Spatial relation data:

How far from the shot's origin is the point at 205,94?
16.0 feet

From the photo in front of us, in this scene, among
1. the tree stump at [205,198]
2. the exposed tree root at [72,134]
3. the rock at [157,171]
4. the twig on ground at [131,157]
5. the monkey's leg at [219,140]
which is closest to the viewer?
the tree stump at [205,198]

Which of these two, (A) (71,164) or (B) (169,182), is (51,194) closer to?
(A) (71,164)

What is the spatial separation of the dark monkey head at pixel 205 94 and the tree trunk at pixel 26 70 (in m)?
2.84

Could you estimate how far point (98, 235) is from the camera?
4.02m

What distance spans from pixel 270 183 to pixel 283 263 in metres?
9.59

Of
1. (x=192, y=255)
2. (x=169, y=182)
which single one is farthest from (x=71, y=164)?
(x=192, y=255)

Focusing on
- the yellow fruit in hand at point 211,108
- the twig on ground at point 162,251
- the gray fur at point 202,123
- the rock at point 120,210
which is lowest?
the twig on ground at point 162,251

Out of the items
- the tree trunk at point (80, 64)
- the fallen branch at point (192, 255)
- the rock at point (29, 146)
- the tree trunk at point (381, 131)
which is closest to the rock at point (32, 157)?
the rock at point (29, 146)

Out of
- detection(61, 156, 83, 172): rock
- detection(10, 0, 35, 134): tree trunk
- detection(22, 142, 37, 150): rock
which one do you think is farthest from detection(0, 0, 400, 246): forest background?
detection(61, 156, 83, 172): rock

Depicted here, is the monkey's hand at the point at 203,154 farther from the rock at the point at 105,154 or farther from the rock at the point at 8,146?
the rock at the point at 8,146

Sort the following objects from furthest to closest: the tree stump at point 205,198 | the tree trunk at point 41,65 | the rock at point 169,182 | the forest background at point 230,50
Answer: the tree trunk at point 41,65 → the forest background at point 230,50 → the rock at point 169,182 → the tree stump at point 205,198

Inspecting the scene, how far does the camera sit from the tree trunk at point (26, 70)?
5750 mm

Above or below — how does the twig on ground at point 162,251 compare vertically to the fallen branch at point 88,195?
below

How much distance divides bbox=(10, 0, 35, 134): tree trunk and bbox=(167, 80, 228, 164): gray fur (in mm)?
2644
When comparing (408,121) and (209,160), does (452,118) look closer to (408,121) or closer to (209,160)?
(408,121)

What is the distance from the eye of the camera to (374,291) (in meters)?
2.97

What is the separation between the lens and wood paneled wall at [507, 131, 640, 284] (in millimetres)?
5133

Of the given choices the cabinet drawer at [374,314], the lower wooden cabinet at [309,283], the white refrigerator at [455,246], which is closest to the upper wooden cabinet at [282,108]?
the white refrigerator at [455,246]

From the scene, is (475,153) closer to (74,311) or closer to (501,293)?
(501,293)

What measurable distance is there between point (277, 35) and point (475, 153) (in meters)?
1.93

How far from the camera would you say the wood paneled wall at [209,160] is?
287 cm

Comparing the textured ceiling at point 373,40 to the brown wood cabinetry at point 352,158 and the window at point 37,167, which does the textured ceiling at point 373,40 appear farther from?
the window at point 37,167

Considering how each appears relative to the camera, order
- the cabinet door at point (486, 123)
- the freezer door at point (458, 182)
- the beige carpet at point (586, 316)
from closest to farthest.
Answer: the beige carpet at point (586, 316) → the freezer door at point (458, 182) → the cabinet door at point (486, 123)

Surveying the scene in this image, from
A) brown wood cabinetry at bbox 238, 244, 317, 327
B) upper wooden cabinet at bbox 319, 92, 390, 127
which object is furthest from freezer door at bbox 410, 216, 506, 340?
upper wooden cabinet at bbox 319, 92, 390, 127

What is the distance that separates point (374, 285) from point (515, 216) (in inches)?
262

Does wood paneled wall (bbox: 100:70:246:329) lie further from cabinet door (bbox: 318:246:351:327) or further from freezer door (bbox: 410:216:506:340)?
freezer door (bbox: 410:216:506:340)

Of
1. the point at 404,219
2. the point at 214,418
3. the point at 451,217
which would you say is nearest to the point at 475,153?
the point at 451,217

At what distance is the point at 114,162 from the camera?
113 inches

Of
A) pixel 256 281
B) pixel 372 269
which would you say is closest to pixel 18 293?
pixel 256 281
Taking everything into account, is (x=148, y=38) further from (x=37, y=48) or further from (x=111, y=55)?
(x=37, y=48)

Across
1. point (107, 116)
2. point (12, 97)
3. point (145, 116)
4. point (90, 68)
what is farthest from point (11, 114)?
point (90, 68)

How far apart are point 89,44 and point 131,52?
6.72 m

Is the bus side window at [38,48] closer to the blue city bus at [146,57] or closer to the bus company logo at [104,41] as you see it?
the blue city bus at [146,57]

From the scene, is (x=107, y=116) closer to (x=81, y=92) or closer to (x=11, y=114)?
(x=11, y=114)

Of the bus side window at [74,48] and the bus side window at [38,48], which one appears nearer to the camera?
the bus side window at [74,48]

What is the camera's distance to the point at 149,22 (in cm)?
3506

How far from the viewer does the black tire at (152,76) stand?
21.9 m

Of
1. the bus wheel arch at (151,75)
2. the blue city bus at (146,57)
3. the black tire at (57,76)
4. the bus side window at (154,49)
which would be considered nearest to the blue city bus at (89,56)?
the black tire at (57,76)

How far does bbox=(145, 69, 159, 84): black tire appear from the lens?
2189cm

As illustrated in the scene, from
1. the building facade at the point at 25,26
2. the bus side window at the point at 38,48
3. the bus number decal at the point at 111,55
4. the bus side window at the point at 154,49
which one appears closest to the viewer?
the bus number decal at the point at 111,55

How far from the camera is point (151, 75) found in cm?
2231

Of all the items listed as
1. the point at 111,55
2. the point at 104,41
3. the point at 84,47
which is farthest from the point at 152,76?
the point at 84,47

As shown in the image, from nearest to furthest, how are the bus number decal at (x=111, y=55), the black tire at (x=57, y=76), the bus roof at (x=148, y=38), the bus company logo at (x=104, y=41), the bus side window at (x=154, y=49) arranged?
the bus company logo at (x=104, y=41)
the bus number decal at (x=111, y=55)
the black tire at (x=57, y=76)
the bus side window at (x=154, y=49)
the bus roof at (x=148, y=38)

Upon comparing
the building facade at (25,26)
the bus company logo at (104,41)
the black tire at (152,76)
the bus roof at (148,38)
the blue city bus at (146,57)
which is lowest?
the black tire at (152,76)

THE REQUEST => Output the data above exactly, please, line for line.

WRITTEN RESPONSE =>
How far from the shot's origin is the point at 205,94?
16.0 feet

From the photo in front of us, in this scene, among
1. the tree stump at [205,198]
2. the exposed tree root at [72,134]
3. the rock at [157,171]
4. the twig on ground at [131,157]
5. the monkey's leg at [219,140]
which is closest to the viewer?
the tree stump at [205,198]

Which of these two, (A) (71,164) or (B) (169,182), is (51,194) closer to?
(A) (71,164)

What is the spatial separation of the dark monkey head at pixel 205 94 and the tree trunk at pixel 26 70 (in m)?
2.84

Could you estimate how far point (98, 235) is from the camera?
4.02m

What distance spans from pixel 270 183 to pixel 283 263 in metres?
9.59

Of
1. (x=192, y=255)
2. (x=169, y=182)
which single one is farthest from (x=71, y=164)?
(x=192, y=255)

Focusing on
- the yellow fruit in hand at point 211,108
- the twig on ground at point 162,251
- the gray fur at point 202,123
- the rock at point 120,210
which is lowest?
the twig on ground at point 162,251

Out of the items
- the tree trunk at point (80, 64)
- the fallen branch at point (192, 255)
- the rock at point (29, 146)
- the tree trunk at point (381, 131)
which is closest to the rock at point (32, 157)?
the rock at point (29, 146)

Out of
- detection(61, 156, 83, 172): rock
- detection(10, 0, 35, 134): tree trunk
- detection(22, 142, 37, 150): rock
which one do you think is farthest from detection(0, 0, 400, 246): forest background?
detection(61, 156, 83, 172): rock

Depicted here, is the monkey's hand at the point at 203,154 farther from the rock at the point at 105,154 or farther from the rock at the point at 8,146?
the rock at the point at 8,146

Sort the following objects from furthest to closest: the tree stump at point 205,198 | the tree trunk at point 41,65 | the rock at point 169,182 | the forest background at point 230,50
Answer: the tree trunk at point 41,65 → the forest background at point 230,50 → the rock at point 169,182 → the tree stump at point 205,198

Inspecting the scene, how far does the camera sit from the tree trunk at point (26, 70)?
5750 mm

Above or below — how does the twig on ground at point 162,251 compare vertically to the fallen branch at point 88,195?
below

How much distance divides bbox=(10, 0, 35, 134): tree trunk and bbox=(167, 80, 228, 164): gray fur (in mm)?
2644
When comparing (408,121) and (209,160), does (452,118) look closer to (408,121) or closer to (209,160)?
(408,121)

What is the distance from the eye of the camera to (374,291) (in meters)?
2.97

What is the separation between the lens and wood paneled wall at [507, 131, 640, 284] (in millimetres)?
5133

Of the given choices the cabinet drawer at [374,314], the lower wooden cabinet at [309,283], the white refrigerator at [455,246], which is closest to the upper wooden cabinet at [282,108]?
the white refrigerator at [455,246]

From the scene, is (475,153) closer to (74,311) or closer to (501,293)?
(501,293)

What measurable distance is there between point (277, 35) and point (475, 153) (in meters)?
1.93

How far from the camera would you say the wood paneled wall at [209,160] is?
287 cm

Comparing the textured ceiling at point 373,40 to the brown wood cabinetry at point 352,158 and the window at point 37,167, which does the textured ceiling at point 373,40 appear farther from?
the window at point 37,167

Considering how each appears relative to the camera, order
- the cabinet door at point (486, 123)
- the freezer door at point (458, 182)
- the beige carpet at point (586, 316)
from closest to farthest.
Answer: the beige carpet at point (586, 316) → the freezer door at point (458, 182) → the cabinet door at point (486, 123)

Surveying the scene in this image, from
A) brown wood cabinetry at bbox 238, 244, 317, 327
B) upper wooden cabinet at bbox 319, 92, 390, 127
which object is furthest from freezer door at bbox 410, 216, 506, 340?
upper wooden cabinet at bbox 319, 92, 390, 127

What is the distance that separates point (374, 285) from point (515, 216) (in inches)?
262

Does wood paneled wall (bbox: 100:70:246:329) lie further from cabinet door (bbox: 318:246:351:327) or further from freezer door (bbox: 410:216:506:340)?
freezer door (bbox: 410:216:506:340)

Of
1. the point at 404,219
2. the point at 214,418
3. the point at 451,217
which would you say is nearest to the point at 475,153?
the point at 451,217

At what distance is the point at 114,162 from the camera?
113 inches

Of
A) pixel 256 281
B) pixel 372 269
which would you say is closest to pixel 18 293?
pixel 256 281
Taking everything into account, is (x=148, y=38) further from (x=37, y=48) or further from (x=111, y=55)?
(x=37, y=48)

Across
1. point (107, 116)
2. point (12, 97)
3. point (145, 116)
4. point (90, 68)
what is farthest from point (11, 114)?
point (90, 68)

How far apart are point 89,44 and point 131,52?
6.72 m

Is the bus side window at [38,48] closer to the blue city bus at [146,57] or closer to the bus company logo at [104,41] as you see it?
the blue city bus at [146,57]

From the scene, is (x=107, y=116) closer to (x=81, y=92) or closer to (x=11, y=114)?
(x=11, y=114)

Of the bus side window at [74,48] and the bus side window at [38,48], which one appears nearer to the camera?
the bus side window at [74,48]

What is the camera's distance to the point at 149,22 (in cm)?
3506

How far from the viewer does the black tire at (152,76) stand?
21.9 m

Of
1. the bus wheel arch at (151,75)
2. the blue city bus at (146,57)
3. the black tire at (57,76)
4. the bus side window at (154,49)
which would be considered nearest to the blue city bus at (89,56)?
the black tire at (57,76)

How far does bbox=(145, 69, 159, 84): black tire appear from the lens?
2189cm

As illustrated in the scene, from
1. the building facade at the point at 25,26
2. the bus side window at the point at 38,48
3. the bus number decal at the point at 111,55
4. the bus side window at the point at 154,49
which one appears closest to the viewer?
the bus number decal at the point at 111,55

How far from the camera is point (151, 75) found in cm?
2231

Of all the items listed as
1. the point at 111,55
2. the point at 104,41
3. the point at 84,47
which is farthest from the point at 152,76?
the point at 84,47

As shown in the image, from nearest to furthest, how are the bus number decal at (x=111, y=55), the black tire at (x=57, y=76), the bus roof at (x=148, y=38), the bus company logo at (x=104, y=41), the bus side window at (x=154, y=49) arranged?
the bus company logo at (x=104, y=41)
the bus number decal at (x=111, y=55)
the black tire at (x=57, y=76)
the bus side window at (x=154, y=49)
the bus roof at (x=148, y=38)

Upon comparing
the building facade at (25,26)
the bus company logo at (104,41)
the black tire at (152,76)
the bus roof at (148,38)
the blue city bus at (146,57)
which is lowest?
the black tire at (152,76)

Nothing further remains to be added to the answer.